- Extract provided

Can the 2025 United Nations Ocean Conference Do What the Last Two Couldn’t?
When declarations fail and the ocean continues to struggle, we must believe and support the people who know what to do
I have a good friend who’s a lifelong Manchester City fan (bear with me if you're not into football/soccer/sports, this will eventually make sense). Let’s call him Steve (because his name is Steve). In his youth, he was all in, passionate, loyal, hopeful. Even when they were in the lower leagues, he believed.
Steve wore his heart on his sleeve. Despite his team being perennial underachievers, he backed them every week, but, as he reached his mid-20s, something changed. Cynicism crept in. He started expecting them to lose. It hurt less that way. He adjusted his expectations and, weirdly, took comfort in the disappointment. It became the norm. The predictable rhythm of failure.
I see the same thing happening in ocean conservation and after 20 years working in this field, I’ve felt it myself.
We’ve spent years hoping things will change. Convening at conferences. Talking. Declaring.
Nothing fundamentally shifts, yet still, we gather again. Not because we believe this time will be different, but because it hurts more to give up. We expect to lose, but that’s just the mindset we’re in now.
UNOC 2025: A £42M Price Tag but at what cost?
The United Nations Ocean Conference (UNOC) is the world’s flagship gathering on ocean issues. Held every few years, it brings together governments, scientists, activists and corporations to discuss solutions for marine conservation, sustainable development, and the implementation of UN Sustainable Development Goal (SDG) 14: Life Below Water.
I did some digging. I feared the worst. I wasn’t let down.

- Problems
1. Reproduce word for word the part of the ocean conference article from "We’ve spent years" up to and including "Life Below Water.".
2. According to the ocean conference article, which groups does the United Nations Ocean Conference bring together?
3. Write what comes next in the ocean conference article, starting right after its last sentence.

- Dataset extract

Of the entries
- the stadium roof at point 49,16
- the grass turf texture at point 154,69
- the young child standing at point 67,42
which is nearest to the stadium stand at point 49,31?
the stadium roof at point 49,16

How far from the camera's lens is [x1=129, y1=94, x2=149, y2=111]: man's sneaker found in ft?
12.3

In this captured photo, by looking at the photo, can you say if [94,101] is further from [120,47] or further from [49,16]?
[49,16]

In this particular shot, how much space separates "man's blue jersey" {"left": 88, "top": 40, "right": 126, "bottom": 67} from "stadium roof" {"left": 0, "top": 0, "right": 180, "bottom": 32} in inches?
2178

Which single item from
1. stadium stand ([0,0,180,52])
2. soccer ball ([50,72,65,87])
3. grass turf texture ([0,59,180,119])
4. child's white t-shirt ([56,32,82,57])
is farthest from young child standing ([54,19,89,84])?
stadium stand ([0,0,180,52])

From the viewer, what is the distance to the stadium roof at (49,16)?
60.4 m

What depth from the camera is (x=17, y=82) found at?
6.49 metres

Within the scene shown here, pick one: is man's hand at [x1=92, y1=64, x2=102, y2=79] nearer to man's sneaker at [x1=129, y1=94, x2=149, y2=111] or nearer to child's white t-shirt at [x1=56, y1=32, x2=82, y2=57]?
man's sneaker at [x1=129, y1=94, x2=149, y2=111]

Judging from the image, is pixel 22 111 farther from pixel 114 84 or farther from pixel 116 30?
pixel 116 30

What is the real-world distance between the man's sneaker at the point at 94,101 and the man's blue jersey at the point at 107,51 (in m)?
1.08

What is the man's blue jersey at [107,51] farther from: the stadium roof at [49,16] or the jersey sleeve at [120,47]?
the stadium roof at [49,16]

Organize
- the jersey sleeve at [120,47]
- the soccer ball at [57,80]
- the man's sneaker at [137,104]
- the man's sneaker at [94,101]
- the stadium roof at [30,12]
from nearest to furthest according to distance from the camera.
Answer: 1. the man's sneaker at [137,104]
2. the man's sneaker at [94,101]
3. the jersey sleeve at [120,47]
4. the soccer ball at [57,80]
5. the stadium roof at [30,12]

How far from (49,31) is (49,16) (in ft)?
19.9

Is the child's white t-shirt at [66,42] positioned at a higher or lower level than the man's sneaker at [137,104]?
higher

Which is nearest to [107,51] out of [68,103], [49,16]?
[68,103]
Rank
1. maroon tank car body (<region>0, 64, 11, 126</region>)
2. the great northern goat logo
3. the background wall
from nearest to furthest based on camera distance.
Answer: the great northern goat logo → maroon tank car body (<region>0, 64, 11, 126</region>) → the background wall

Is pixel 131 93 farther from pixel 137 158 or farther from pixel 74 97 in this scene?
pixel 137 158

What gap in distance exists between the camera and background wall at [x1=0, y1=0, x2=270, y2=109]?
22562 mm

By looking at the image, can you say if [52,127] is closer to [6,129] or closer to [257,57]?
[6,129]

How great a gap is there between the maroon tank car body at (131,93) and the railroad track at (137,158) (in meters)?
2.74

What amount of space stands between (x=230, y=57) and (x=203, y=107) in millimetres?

- Answers to the exercise
1.
We’ve spent years hoping things will change. Convening at conferences. Talking. Declaring.
Nothing fundamentally shifts, yet still, we gather again. Not because we believe this time will be different, but because it hurts more to give up. We expect to lose, but that’s just the mindset we’re in now.
UNOC 2025: A £42M Price Tag but at what cost?
The United Nations Ocean Conference (UNOC) is the world’s flagship gathering on ocean issues. Held every few years, it brings together governments, scientists, activists and corporations to discuss solutions for marine conservation, sustainable development, and the implementation of UN Sustainable Development Goal (SDG) 14: Life Below Water.

2. Governments, scientists, activists and corporations.

3.
The upcoming 2025 UN Ocean Conference (9 to 13 June) in Nice will cost the city approximately £30 million on temporary structures and facilities alone, including around £8.5 million for the main pavilion (Monaco Life).
Attendees pay their own way, averaging £2,000 each for flights and accommodation. With 6,000 delegates, that’s another £12 million.
Add it up and that's over £42 million spent on one conference. Enough to fund 420 frontline marine projects at £100,000 apiece. Instead, we’re renting chairs and portaloos.
Meanwhile, SDG 14, is the least funded of all 17 SDGs. In 2019, it received just £1.8 billion, compared to £29 billion for SDG 9 (Industry, Innovation and Infrastructure).
You’d think the goal covering 70% of the planet might command a little more respect.
We’re underfunding the very system that regulates our climate, feeds billions, and absorbs a third of our carbon emissions.
Yet we overspend on the events that are meant to save it.
What’s worse, 2019 remains the most recent year for which we have a comprehensive comparison of global SDG funding. In a world that measures everything, all the time, the fact we’re not even consistently tracking how we fund the goals meant to save the planet is a worrying sign of misplaced priorities.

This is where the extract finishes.